Most GitHub repositories still don't carry a license. This is a problem. Matt Asay explains why.
Open source has never been more pervasive, driving tectonic shifts in mobile, cloud computing, and big data. And yet, open source also remains an afterthought for the legions of coders that flock to GitHub, as new data suggests.
GitHub has made significant efforts to get its developers to thoughtfully license their software, but most developers still don't bother. This can create problems for those that choose to deploy this seemingly unlicensed software.
But rather than eschew the mountains of code being released on GitHub, would-be adopters of GitHub code need to start asking that code be licensed. It may be the only way to change the seemingly permanent shift toward completely open source.
In the beginning was Sourceforge
GitHub is a relative newcomer to source code hosting, but it has quickly become the only credible repository. Sourceforge was the first big code repository, followed by Codehaus, Microsoft's CodePlex, and Google Code, among others.
While CodePlex still shuffles about, Sourceforge gave in to Google Code years ago. Indeed, Google Code looked set to dominate code hosting for a long time, until GitHub hit overdrive. Recently, both Codehaus and Google Code shut down, rendered obsolete by GitHub.
Not that Google is blameless.
According to Andrew Binstock, Editor in Chief of Dr. Dobb's Journal, Google Code was once the industry's developer darling, but Google's missteps made it vulnerable to GitHub:
"When it first came out, [Google Code] was a mecca for new projects, seeded by the many projects of Google employees. It had a fairly low-tech UI, but it was fast and simple to operate. In addition, it had a variety of features that appealed especially to programmers. However, Google moved slowly in improving the site to recognize changing developer preferences. And the company did not update its peculiar UI. And it was less than helpful to user requests. All were crucial missteps."
GitHub, for its part, put developers first, which was arguably its "killer feature." By putting developers first, I mean that GitHub, more than any other code repository, put code first, as an excellent Wired article detailed. Rather than land a developer on some Overview page, GitHub immediately pushes developers into the code, and then makes it easy to fork that code.
But one of the potential pitfalls in this easy experience is that most GitHub developers continue to ignore open source.
The kids don't care
A shift to permissive open-source licensing has been in full gear for many years, as Redmonk analyst Donnie Berkholz captured, but GitHub takes this trend to new levels. Or, as free software luminary Glyn Moody declared, "the logical conclusion of the move to more 'permissive' licences [is] one that permits everything."
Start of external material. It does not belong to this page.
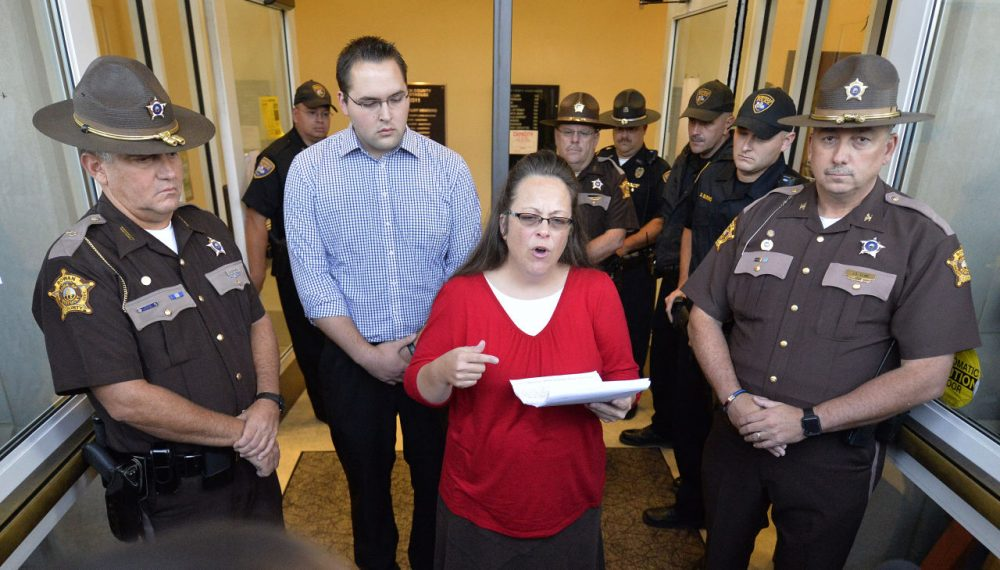 Surrounded by Rowan County Sheriff's deputies, Rowan County Clerk Kim Davis, center, with her son Nathan Davis standing by her side, makes a statement to the media at the front door of the Rowan County Judicial Center in Morehead, Ky., Monday, Sept. 14, 2015. Davis announced that her office will issue marriage licenses under order of a federal judge, but they will not have her name or office listed. (Timothy D. Easley/AP)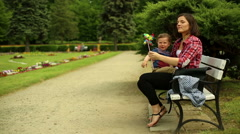 Mother Sitting At The Bench With Her Baby On Knees And Play With Him Stock Footage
Which is precisely what GitHub's license data shows.
Two years ago, GitHub released data showing the typical open-source licenses chosen by the millions of projects it hosts--or, rather, the lack thereof.
A mere 14.9% of projects on GitHub in 2013 identified a license at all, as Neil McAllister uncovered. Two years later, things have improved, but not as much as GitHub's Ben Balter wants us to believe.
As can be seen in his chart below, GitHub's introduction of choosealicense.com and its license picker helped to reverse a long decline of licensed repositories (that is, code repositories that explicitly identify a license). But what can also be seen is a renewed slide toward licensing anarchy:
Balter said "the results exceeded even my highest open-source expectations." If so, he may need to upgrade his expectations.
After all, it's not as if unlicensed code is, well, unlicensed. All software, whether explicitly licensed or not, carries a copyright. That's just how copyright law works.
So, if all this "unlicensed" software actually carries a license, what are the rights of all the millions of developers using that code? Therein lies the problem.
Balter continued, "Developers use GitHub because they want to share their code with the world, and the data suggests that when the tools we use make it a little bit easier, developers do just that. When presented with the option, they choose to license, and they license very permissively."
But that's not really what the data says. The data shows that even when presented with the option to license, the vast majority of GitHub developers don't license their code under any particular license, open source or otherwise. Which means that GitHub remains a morass of software of dubious license parentage.
Should you use it, anyway?
Does this matter? Yes, it absolutely does. But should it keep you and your company from using GitHub software? No, it absolutely does not.
After all, as Berkholz noted, "As projects grow, they tend to sort out any licensing issues, likely because they get corporate users, professional developers, etc." The more popular code, in other words, will generally find its way to a mainstream license, because enough people will get involved that expect mainstream licensing behavior.
But there's another option, and that is to force the change. Would-be contributors or users of a GitHub project can and should ask the code creators to choose a license. It takes very little time and can save a lot of bother later. (Try going through a code review at time of company acquisition if you've elected to deploy a mass of dubiously licensed software in your products. It's not pretty.)
Simply raising the issue will be enough with most project sponsors to get them to choosealicense.com. They may not recognize the importance of doing so until you ask.
So ask. After all, it's your code, too--or can be, with the right license.